There's a third section to the movie, which is even more opaque. We meet a character called "The Sampler" (Andrew Sensenig), who is shown raising pigs, but also (supposedly) taking care of Kris when she escapes -- or is released -- from the Thief's clutches. The Sampler is seen recording various sounds, like a rock sliding down the inside of a water pipe, and also seen wandering around staring at various people who don't seem to notice him.
I don't want to say any more, but there's an ending that suggests something more sinister afoot. Also, I want to add that the relationship drama couldn't exist without the previous section. If not for this section, Jeff and Kris couldn't have met or connected in such an intense, obsessive way.
What's truly strange about the movie is just how compulsive it is, and how incredibly easy it is to get sucked into the mysteries and rhythms. It's both intensely focused and free-flowing, lucid. It feels designed to be in whatever specific moment is happening right now, while the rest of it starts to drift away; the feeling is a bit like flying, perhaps like a bee, darting from flower to flower, focused for a moment at a time. My first reaction upon finishing it was, "I'm not sure I understood that, but I can't wait to see it again."
That's the key, I think, to both of Carruth's films. They are intensely intelligent and they do require a bit of work, but they don't feel like work. So many films that have something to say feel like classroom exercises, and critics often behave like teaching assistants, coaxing viewers into experiences that will be good for them. Very few movies actually invite us in, meet us halfway, or offer us something. Upstream Color does that in such a unique, singular way that it's unlike almost any other movie I've ever seen. I think it's a great film that will not only deserve re-watching, but will actually invite it.
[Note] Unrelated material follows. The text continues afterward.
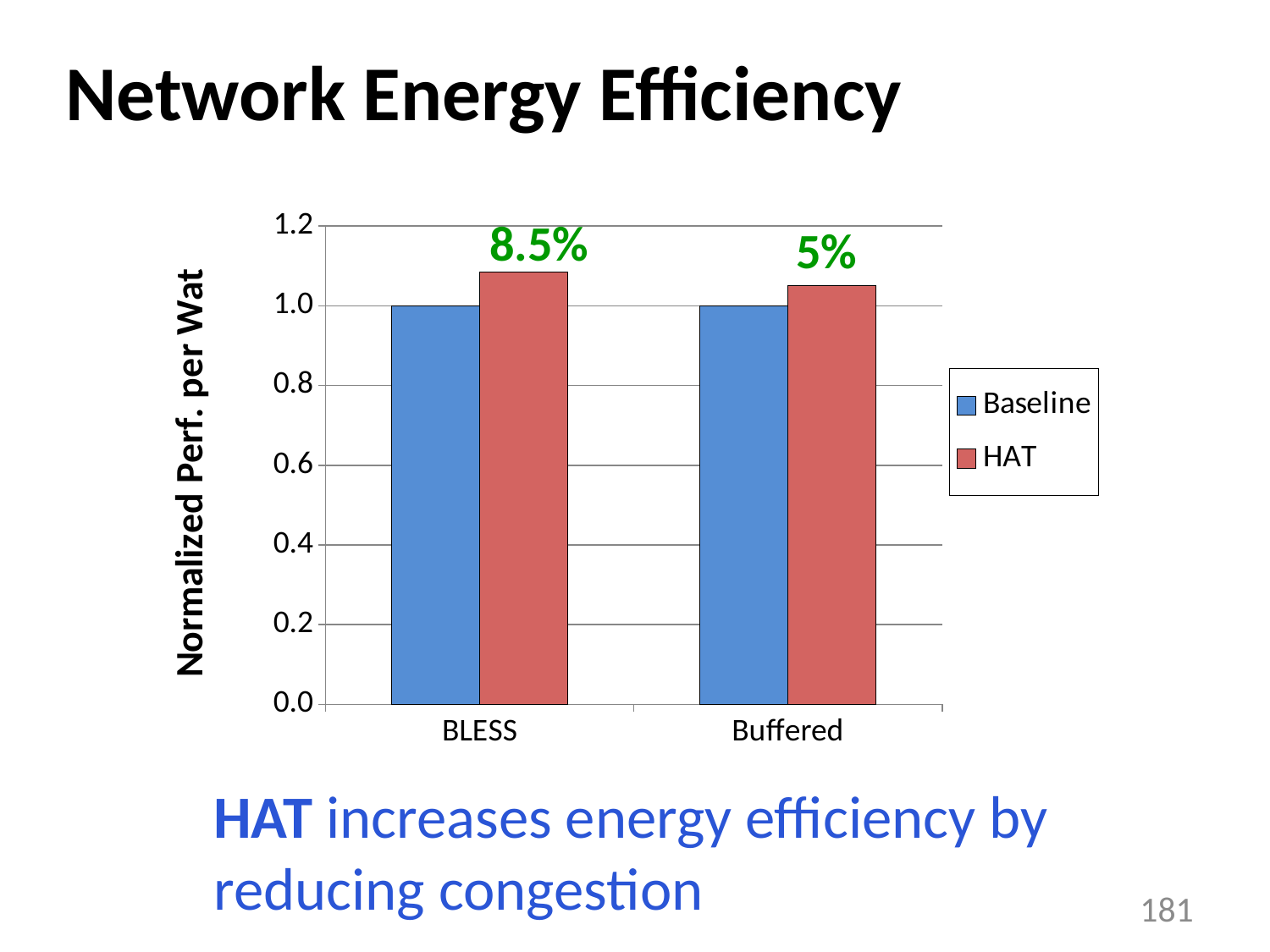
Which category has the higher HAT bar, BLESS or Buffered? BLESS What is the Baseline value for Buffered? 1.0 How many series does the chart's legend list? 2 What kind of chart is shown on the slide? bar chart What is the Baseline value for BLESS? 1.0 Is the HAT value for Buffered greater or less than 1.2? less Is the HAT value for BLESS greater or less than 1.0? greater How many categories are shown on the x axis of the chart? 2 For BLESS, which is larger: the Baseline bar or the HAT bar? HAT What percentage improvement is annotated above the Buffered bars? 5% What percentage improvement is annotated above the BLESS bars? 8.5% For Buffered, which is larger: the Baseline bar or the HAT bar? HAT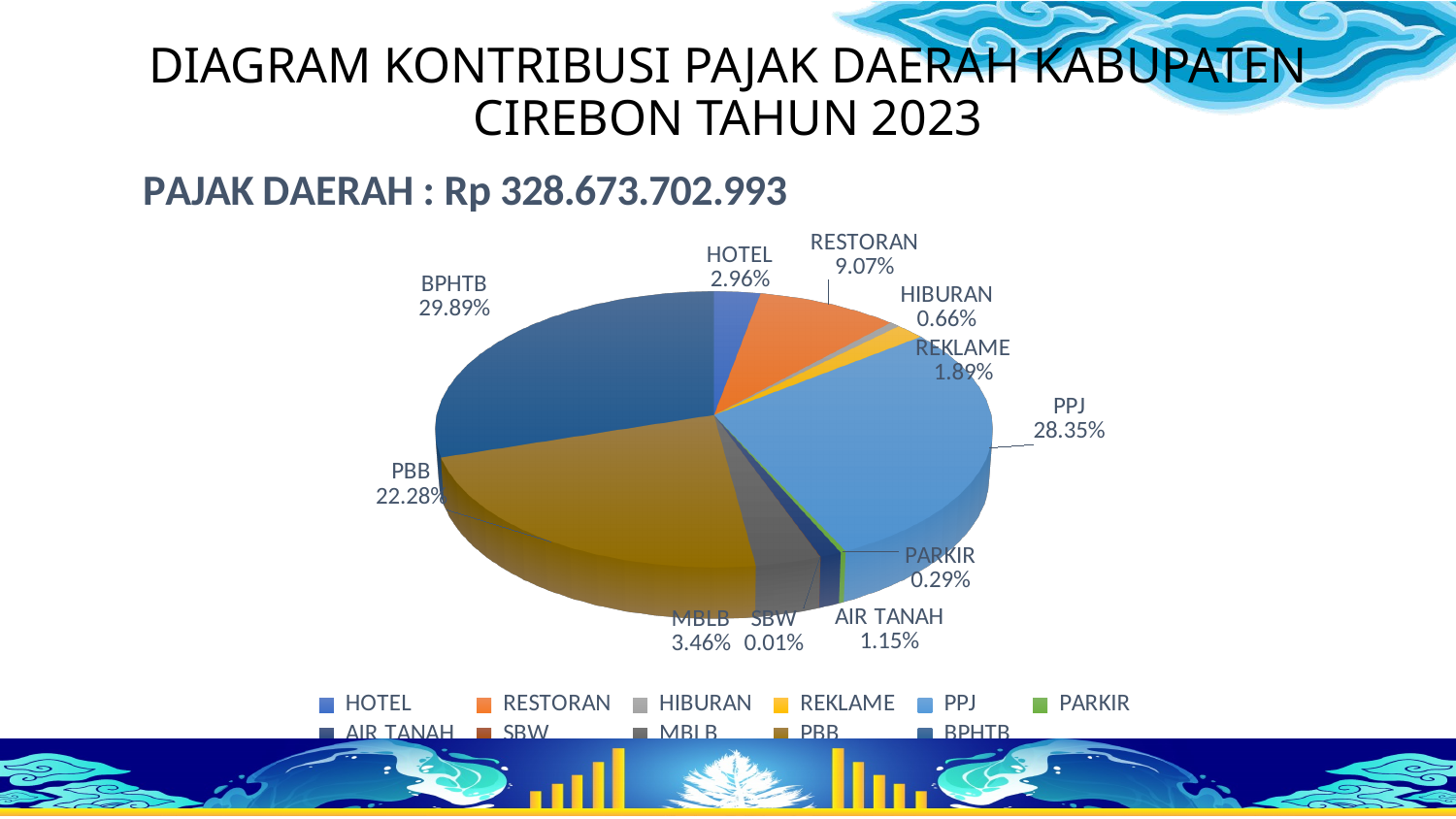
What is the value shown for SBW? 0.01% Which category has the smallest share of the pie? SBW Which is larger, the share for MBLB or the share for HOTEL? MBLB How many categories does the legend list? 11 What is the difference between the shares of BPHTB and PPJ? 1.54% What share of the pie does BPHTB have? 29.89% What is the value shown for RESTORAN? 9.07% What is the value shown for PBB? 22.28% What kind of chart is shown on the slide? Pie chart What share of the pie does PPJ have? 28.35% Which category has the largest share of the pie? BPHTB What total amount of PAJAK DAERAH is stated above the chart? Rp 328.673.702.993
The movie's release pattern has been peculiar, at best. It played at Sundance and SXSW to great acclaim, but apparently it is being self-distributed. The week it opened in San Francisco's Roxie theater, I received a DVD/Blu-ray combo disc in the mail from NewVideo, which is how I watched it (the Blu-ray version). I'm not sure how people from small towns will be able to see it until the video version makes the rounds (May 7), but I hope they seek it out. The DVD and Blu-ray don't offer much in the way of extras, other than some trailers, but the movie itself is more than enough.